== Metin ==
= = = =

Yazılı açıklama yaparak, yine FETOŞ'a sarılan Bahçeli'nin yalaka Genel Sekreteri İsmet Büyükataman; FETOŞ'un darbesinden medet umarak, MHP'de olağanüstü kongre isteyenlere yine FETOŞ çamurunu attı.
Ümit Özdağ'a da cevaplar veren yalaka genel sekreter, birde sıkılmadan Bahçeli'nin 15 Temmuz darbesi ile MHP içinde kongre istemlerinin FETOŞ kaynaklı olması iddiasında haklı çıktığını ileri sürdü;
İŞTE O TALİHSİZ AÇIKLAMASI
" MHP Gaziantep Milletvekili Ümit Özdağ, TBMM’de düzenlemiş olduğu basın toplantısında basında geniş yer bulan açıklamalarda bulunmuştur. Öncelikle belirtmek isteriz ki Sayın Ümit Özdağ’ın açıklamaları, kendi şahsi görüşlerini yansıtmakta olup Milliyetçi Hareket Partisi’nin görüşleri değildir. Partimiz adına açıklamada bulunabilecek olan kişi ve merciler bellidir.
Sayın Özdağ’ın açıklamaları bu çerçevede değerlendirilmelidir. Söz konusu açıklamalarında Türkiye’nin hala darbe tehlikesini aşamadığını belirten Özdağ, "Gülenci subaylar, önümüzdeki aylarda dış dinamiklerin de etkisiyle gerçekleştirilebilecek politik, ekonomik ve psikolojik istikrarsızlaştırma operasyonları sonrasında yeni bir darbe girişimini deneyebilirler." demiştir.
Sayın Özdağ’ın bu konuda bildiği bir şey varsa ivedilikle yetkili makamlarla bildiklerini paylaşmalıdır. Görünen odur ki Sayın Özdağ’ın bu anlamda haber kaynakları mevcuttur. Burada ilginç olan husus ise, bugün üst perdeden gelecek adına kehanetler ortaya koyan Sayın Özdağ’ın ülkemize darbenin en önemli ayağını teşkil eden MHP’yi işgal planı yapanlarla korsan kurultay düzenlerken bu işleri öngörememiş olmasıdır. Bu nasıl stratejik akıldır? Ya da daha kötüsü bunlar öngörülmüş olmasına rağmen bile bile mi bu yapıya hizmet edilmiştir?"

= = = =

== Veri listesi ==

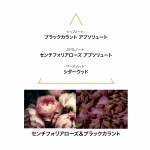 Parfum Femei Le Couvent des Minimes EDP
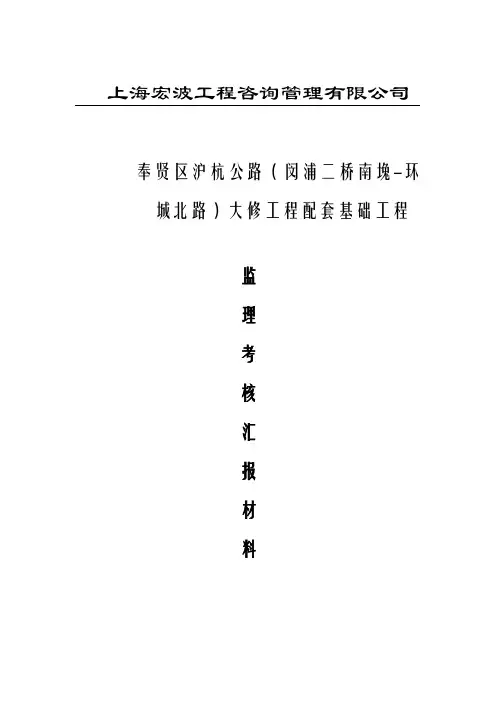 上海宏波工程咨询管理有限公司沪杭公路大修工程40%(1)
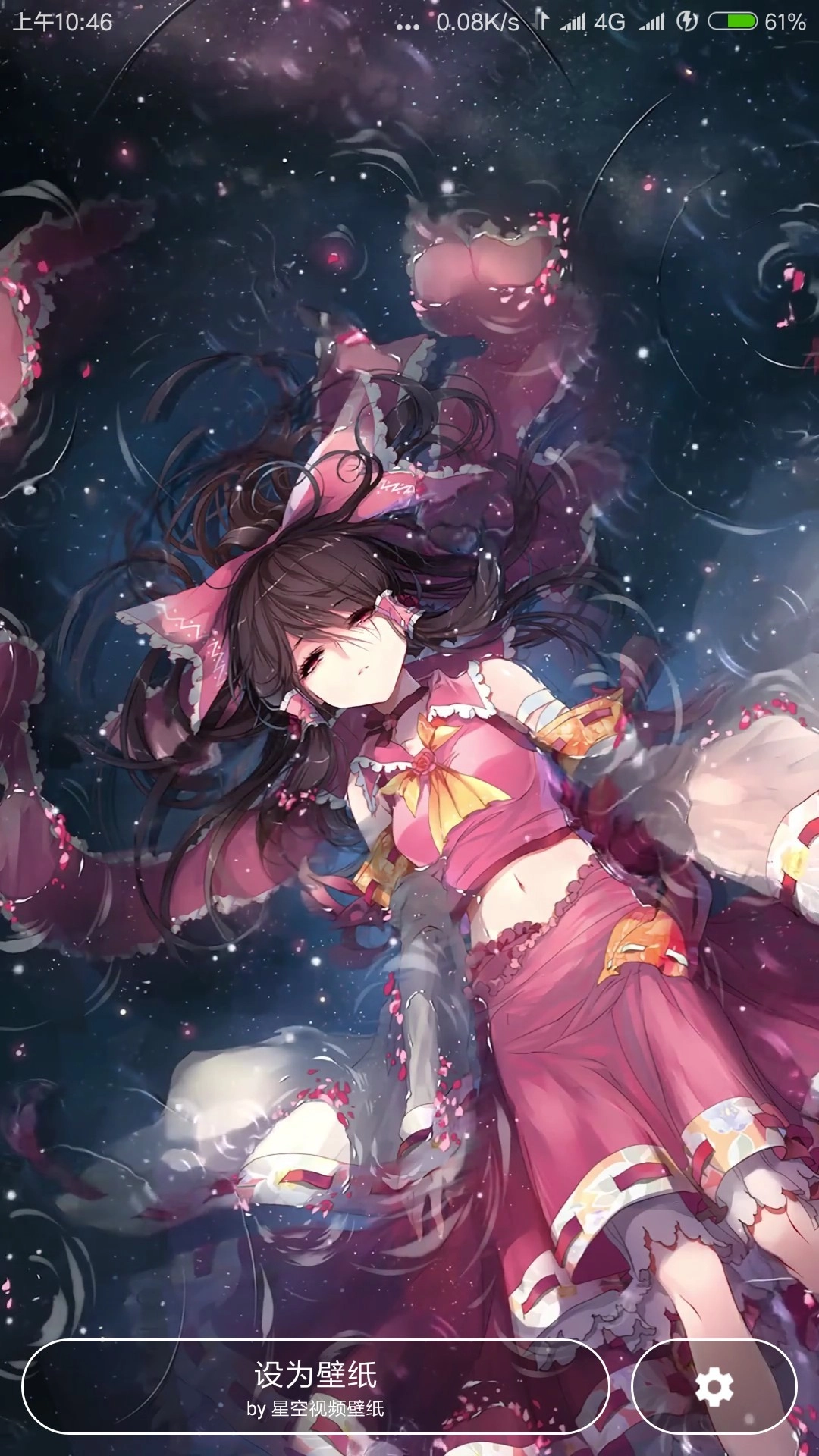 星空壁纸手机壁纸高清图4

= = = =

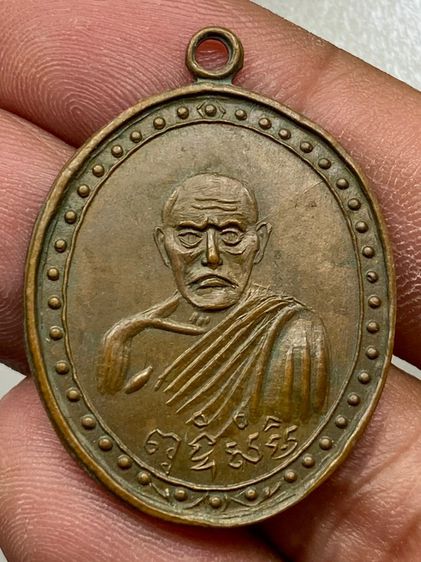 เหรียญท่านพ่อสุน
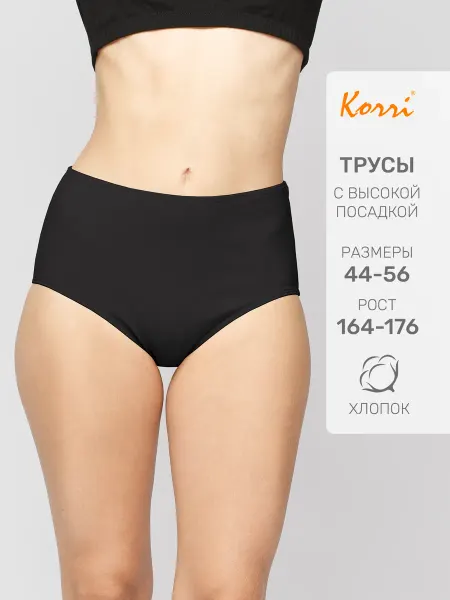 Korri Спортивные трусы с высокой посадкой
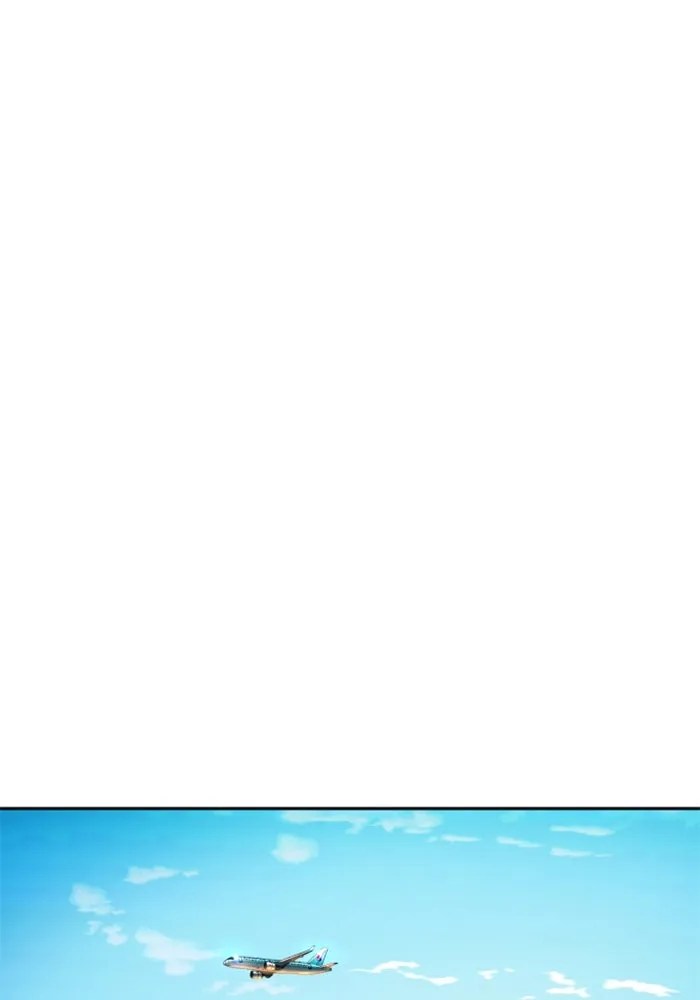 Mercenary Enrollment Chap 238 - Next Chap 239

= = = =

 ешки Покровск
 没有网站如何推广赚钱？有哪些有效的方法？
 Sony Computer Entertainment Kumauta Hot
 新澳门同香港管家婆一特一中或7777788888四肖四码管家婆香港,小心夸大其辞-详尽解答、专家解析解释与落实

= = = =

== Görevleriniz ==
- a) Metinde adı geçen kişilerin hepsini sıralayın.
- b) Metinde "Yazılı açıklama yaparak, yine" sözleriyle başlayan ve "ve merciler bellidir." sözleriyle biten bölümü yeniden yazın, "basın toplantısında" yerine "basın konferansında" kullanın.
- c) Metne göre şu soruları yanıtlayın:
(i) Ümit Özdağ hangi ilin milletvekilidir?
(ii) Özdağ açıklamalarını nerede düzenlediği basın toplantısında yapmıştır?
(iii) Yazılı açıklamayı yapan genel sekreterin adı nedir?

== Sırayla yanıtlar ==
- a) Bahçeli, İsmet Büyükataman, Ümit Özdağ

- b)
Yazılı açıklama yaparak, yine FETOŞ'a sarılan Bahçeli'nin yalaka Genel Sekreteri İsmet Büyükataman; FETOŞ'un darbesinden medet umarak, MHP'de olağanüstü kongre isteyenlere yine FETOŞ çamurunu attı.
Ümit Özdağ'a da cevaplar veren yalaka genel sekreter, birde sıkılmadan Bahçeli'nin 15 Temmuz darbesi ile MHP içinde kongre istemlerinin FETOŞ kaynaklı olması iddiasında haklı çıktığını ileri sürdü;
İŞTE O TALİHSİZ AÇIKLAMASI
" MHP Gaziantep Milletvekili Ümit Özdağ, TBMM’de düzenlemiş olduğu basın konferansında basında geniş yer bulan açıklamalarda bulunmuştur. Öncelikle belirtmek isteriz ki Sayın Ümit Özdağ’ın açıklamaları, kendi şahsi görüşlerini yansıtmakta olup Milliyetçi Hareket Partisi’nin görüşleri değildir. Partimiz adına açıklamada bulunabilecek olan kişi ve merciler bellidir.

- c)
(i) Gaziantep
(ii) TBMM'de
(iii) İsmet Büyükataman